◆ **What you are asked to do**
Below are some entries. Repeat exactly the lines from the one with "easy to connect the steel tubes" through the one with "Red color and White color 2 in 1", and only those.
** Data section follows **
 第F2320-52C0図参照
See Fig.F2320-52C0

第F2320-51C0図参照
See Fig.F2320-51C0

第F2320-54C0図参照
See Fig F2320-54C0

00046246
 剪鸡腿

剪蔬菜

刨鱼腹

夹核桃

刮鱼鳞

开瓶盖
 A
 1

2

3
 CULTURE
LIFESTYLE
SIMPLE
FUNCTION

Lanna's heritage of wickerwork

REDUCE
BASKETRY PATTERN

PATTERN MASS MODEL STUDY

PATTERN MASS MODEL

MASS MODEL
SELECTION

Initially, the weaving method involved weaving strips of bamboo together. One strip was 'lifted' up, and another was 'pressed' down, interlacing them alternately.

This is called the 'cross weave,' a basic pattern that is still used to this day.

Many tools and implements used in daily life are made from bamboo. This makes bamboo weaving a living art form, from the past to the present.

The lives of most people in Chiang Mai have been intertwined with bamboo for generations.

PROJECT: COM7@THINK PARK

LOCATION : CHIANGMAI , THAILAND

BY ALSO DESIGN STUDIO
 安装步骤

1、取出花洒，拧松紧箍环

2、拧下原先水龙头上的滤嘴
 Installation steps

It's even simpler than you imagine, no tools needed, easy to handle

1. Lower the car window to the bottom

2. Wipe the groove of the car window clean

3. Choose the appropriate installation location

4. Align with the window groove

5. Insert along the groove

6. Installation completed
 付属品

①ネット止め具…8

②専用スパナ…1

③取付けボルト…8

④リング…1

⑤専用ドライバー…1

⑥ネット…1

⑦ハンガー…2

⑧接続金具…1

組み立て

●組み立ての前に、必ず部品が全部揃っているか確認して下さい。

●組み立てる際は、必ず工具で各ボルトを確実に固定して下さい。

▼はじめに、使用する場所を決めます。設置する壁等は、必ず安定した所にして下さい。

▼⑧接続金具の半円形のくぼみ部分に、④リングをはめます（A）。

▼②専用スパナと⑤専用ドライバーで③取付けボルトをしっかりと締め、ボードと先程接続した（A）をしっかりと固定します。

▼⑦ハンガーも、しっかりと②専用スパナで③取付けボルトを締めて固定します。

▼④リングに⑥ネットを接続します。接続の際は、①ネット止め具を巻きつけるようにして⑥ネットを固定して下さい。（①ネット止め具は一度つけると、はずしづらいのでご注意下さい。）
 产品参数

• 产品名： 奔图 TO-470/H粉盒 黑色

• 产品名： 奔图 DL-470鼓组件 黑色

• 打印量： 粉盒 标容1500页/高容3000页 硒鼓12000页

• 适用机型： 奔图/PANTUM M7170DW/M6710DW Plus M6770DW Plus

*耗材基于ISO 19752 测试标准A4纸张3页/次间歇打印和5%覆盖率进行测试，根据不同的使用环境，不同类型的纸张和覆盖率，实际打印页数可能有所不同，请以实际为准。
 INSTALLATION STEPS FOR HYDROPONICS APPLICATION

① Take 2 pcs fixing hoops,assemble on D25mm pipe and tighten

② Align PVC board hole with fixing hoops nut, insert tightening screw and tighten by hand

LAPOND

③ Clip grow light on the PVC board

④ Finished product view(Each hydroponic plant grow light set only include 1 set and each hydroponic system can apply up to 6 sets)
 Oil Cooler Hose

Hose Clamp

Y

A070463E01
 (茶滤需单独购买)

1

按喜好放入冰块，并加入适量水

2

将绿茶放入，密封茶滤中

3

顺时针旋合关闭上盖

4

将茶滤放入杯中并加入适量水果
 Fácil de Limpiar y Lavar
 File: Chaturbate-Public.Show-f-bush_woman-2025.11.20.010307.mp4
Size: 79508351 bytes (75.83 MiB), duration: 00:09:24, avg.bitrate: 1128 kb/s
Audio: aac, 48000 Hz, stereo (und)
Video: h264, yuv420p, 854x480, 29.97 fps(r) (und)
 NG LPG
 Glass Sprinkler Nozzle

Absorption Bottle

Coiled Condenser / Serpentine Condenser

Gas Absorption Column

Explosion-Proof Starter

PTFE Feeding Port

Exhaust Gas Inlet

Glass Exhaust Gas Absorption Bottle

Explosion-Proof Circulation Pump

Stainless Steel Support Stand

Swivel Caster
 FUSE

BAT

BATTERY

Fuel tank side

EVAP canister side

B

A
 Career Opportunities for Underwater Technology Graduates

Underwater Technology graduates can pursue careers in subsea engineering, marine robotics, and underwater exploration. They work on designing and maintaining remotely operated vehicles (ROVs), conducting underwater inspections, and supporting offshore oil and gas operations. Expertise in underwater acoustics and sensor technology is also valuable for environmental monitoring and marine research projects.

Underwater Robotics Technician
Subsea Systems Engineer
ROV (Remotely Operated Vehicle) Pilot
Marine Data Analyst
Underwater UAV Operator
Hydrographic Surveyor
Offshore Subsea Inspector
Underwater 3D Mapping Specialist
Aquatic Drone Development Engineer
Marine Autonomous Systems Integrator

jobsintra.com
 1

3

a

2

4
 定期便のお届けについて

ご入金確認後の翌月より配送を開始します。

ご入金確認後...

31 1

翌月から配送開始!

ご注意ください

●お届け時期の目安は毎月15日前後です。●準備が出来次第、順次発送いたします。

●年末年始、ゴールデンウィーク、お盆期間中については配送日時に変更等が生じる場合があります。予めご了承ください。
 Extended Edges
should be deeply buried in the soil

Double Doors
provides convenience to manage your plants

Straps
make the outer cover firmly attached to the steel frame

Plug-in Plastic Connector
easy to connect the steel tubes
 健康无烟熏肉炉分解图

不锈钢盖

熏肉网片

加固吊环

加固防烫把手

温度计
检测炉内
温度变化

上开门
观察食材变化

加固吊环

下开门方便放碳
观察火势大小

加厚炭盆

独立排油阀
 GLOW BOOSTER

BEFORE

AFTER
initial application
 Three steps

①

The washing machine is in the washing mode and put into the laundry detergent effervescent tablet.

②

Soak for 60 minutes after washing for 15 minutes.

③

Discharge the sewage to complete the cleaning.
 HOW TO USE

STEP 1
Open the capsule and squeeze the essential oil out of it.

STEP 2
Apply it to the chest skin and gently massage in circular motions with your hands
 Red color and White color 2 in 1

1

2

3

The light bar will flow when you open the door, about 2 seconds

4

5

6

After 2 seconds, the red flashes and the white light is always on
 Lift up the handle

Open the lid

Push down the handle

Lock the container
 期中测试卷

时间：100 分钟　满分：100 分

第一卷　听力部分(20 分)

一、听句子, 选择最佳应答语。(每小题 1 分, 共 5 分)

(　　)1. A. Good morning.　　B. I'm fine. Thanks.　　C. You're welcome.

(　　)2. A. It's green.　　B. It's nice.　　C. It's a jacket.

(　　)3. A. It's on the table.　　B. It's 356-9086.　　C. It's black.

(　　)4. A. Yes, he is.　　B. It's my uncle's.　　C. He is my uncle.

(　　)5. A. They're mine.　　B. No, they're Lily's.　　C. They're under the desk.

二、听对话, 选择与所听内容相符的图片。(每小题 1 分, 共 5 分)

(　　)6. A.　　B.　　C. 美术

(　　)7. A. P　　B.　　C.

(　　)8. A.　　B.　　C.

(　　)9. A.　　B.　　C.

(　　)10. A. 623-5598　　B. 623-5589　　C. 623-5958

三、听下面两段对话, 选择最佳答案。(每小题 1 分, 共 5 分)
** End of Data section **
◆ **Result**
easy to connect the steel tubes
 健康无烟熏肉炉分解图

不锈钢盖

熏肉网片

加固吊环

加固防烫把手

温度计
检测炉内
温度变化

上开门
观察食材变化

加固吊环

下开门方便放碳
观察火势大小

加厚炭盆

独立排油阀
 GLOW BOOSTER

BEFORE

AFTER
initial application
 Three steps

①

The washing machine is in the washing mode and put into the laundry detergent effervescent tablet.

②

Soak for 60 minutes after washing for 15 minutes.

③

Discharge the sewage to complete the cleaning.
 HOW TO USE

STEP 1
Open the capsule and squeeze the essential oil out of it.

STEP 2
Apply it to the chest skin and gently massage in circular motions with your hands
 Red color and White color 2 in 1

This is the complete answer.